3. Higher Convenience
When you walk or run, you need to either go outdoors, to the gym or buy your own treadmill. In the case of stair climbing, all you need is an ordinary staircase. Moreover, you don’t need any special clothing or equipment except for a good pair of shoes. This makes it much more accessible and convenient despite weather conditions.
4. Interval Training Advantage
Interval training is all the rage in the fitness realm lately – and for good reason. These workouts help you achieve your fitness goals in a shorter duration when compared to continuous training. Stair climbing is naturally designed as an interval-training workout.
Walking up and walking down have different intensity levels. When you climb up, you put your muscles to work and your heart rate rises. When you climb down, the intensity lowers and your body recovers.
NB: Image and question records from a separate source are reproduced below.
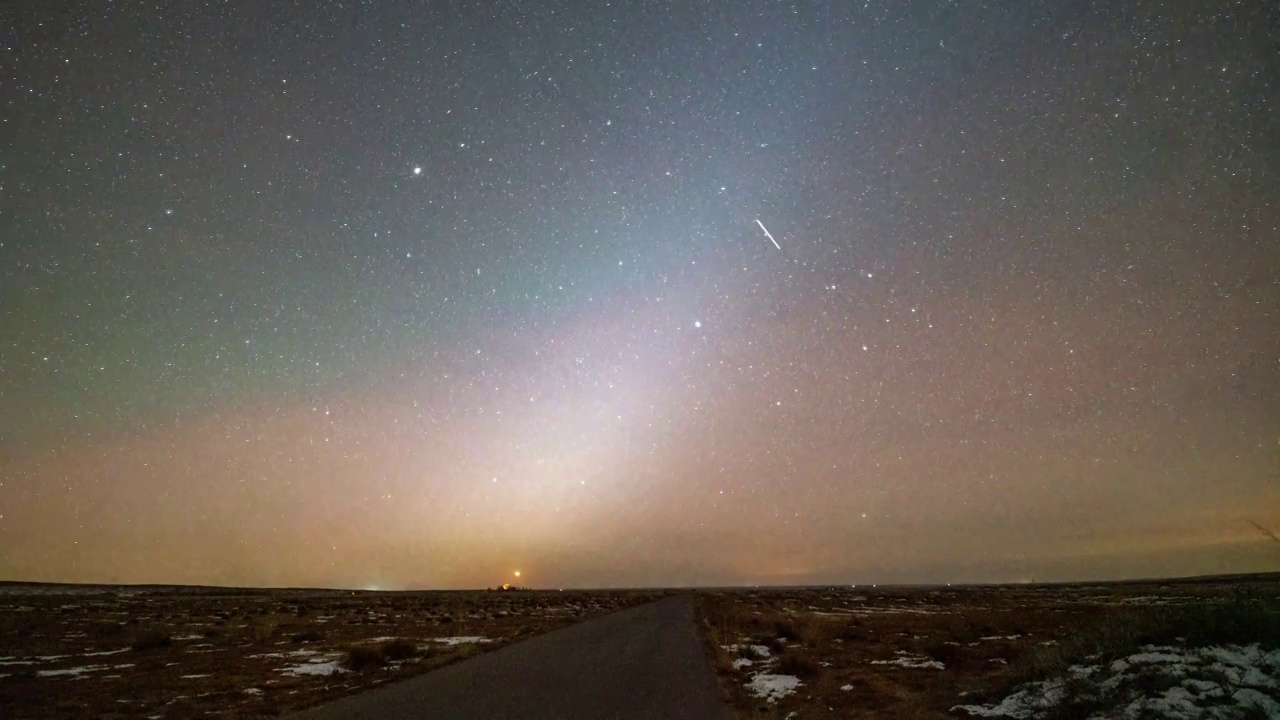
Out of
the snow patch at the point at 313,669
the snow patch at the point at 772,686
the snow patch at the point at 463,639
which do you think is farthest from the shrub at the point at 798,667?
the snow patch at the point at 463,639

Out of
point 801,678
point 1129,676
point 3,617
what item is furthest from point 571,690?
point 3,617

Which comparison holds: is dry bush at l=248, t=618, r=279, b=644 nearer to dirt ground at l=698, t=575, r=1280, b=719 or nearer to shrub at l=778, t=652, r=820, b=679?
dirt ground at l=698, t=575, r=1280, b=719

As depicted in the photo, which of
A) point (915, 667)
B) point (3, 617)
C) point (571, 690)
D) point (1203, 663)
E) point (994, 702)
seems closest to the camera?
point (1203, 663)

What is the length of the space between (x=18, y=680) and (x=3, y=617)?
31980 mm

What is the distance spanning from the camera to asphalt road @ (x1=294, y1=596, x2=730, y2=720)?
34.9 feet

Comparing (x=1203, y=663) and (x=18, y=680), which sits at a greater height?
(x=1203, y=663)

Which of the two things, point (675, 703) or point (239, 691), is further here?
point (239, 691)

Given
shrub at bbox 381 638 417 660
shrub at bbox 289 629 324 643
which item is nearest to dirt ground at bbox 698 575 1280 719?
shrub at bbox 381 638 417 660

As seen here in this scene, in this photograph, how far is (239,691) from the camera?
13758 millimetres

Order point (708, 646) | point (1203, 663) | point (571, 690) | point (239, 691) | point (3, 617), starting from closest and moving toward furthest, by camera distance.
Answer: point (1203, 663) < point (571, 690) < point (239, 691) < point (708, 646) < point (3, 617)

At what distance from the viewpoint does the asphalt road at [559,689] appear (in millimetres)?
10648

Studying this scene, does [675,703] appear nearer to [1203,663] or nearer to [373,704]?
[373,704]

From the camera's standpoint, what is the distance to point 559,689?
12797 mm

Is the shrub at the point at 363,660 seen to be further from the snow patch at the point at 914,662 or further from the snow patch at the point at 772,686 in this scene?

If you’d like to increase the intensity further, you can jog up some flights or do squats or jumping jacks on between floors.
5. How to Lower the Impact
While stair climbing is a low-impact workout when compared to running, it can still be tough on your joints. You can reduce the impact by purchasing shoes that offer a good ankle and heel support. Also, make sure to climb stairs up and down slowly for 10 minutes before increasing the pace.
Bring your feet down softly as opposed to stomping them and you’ll reduce the impact on your joints. If you think that stair climbing is still too high-impact, you can purchase an elliptical trainer. An elliptical trainer imitates the body’s movements during stair climbing but keeps your feet in contact, eliminating the impact on joints.
While stair climbing has amazing health benefits, here are some conditions when you should avoid it:
- If you’re over 70 or suffer from joint and knee problems
- If you’re pregnant and approaching labor
- If you recently underwent angioplasty or have a heart condition
- If you’re recovering from a lower-body injury
Even if you’re not looking for an alternative form of exercise, stair climbing is a great lower-body workout. It can also serve as a cross-training exercise for runners and cyclists. So, when are you beginning your stair climbing workout?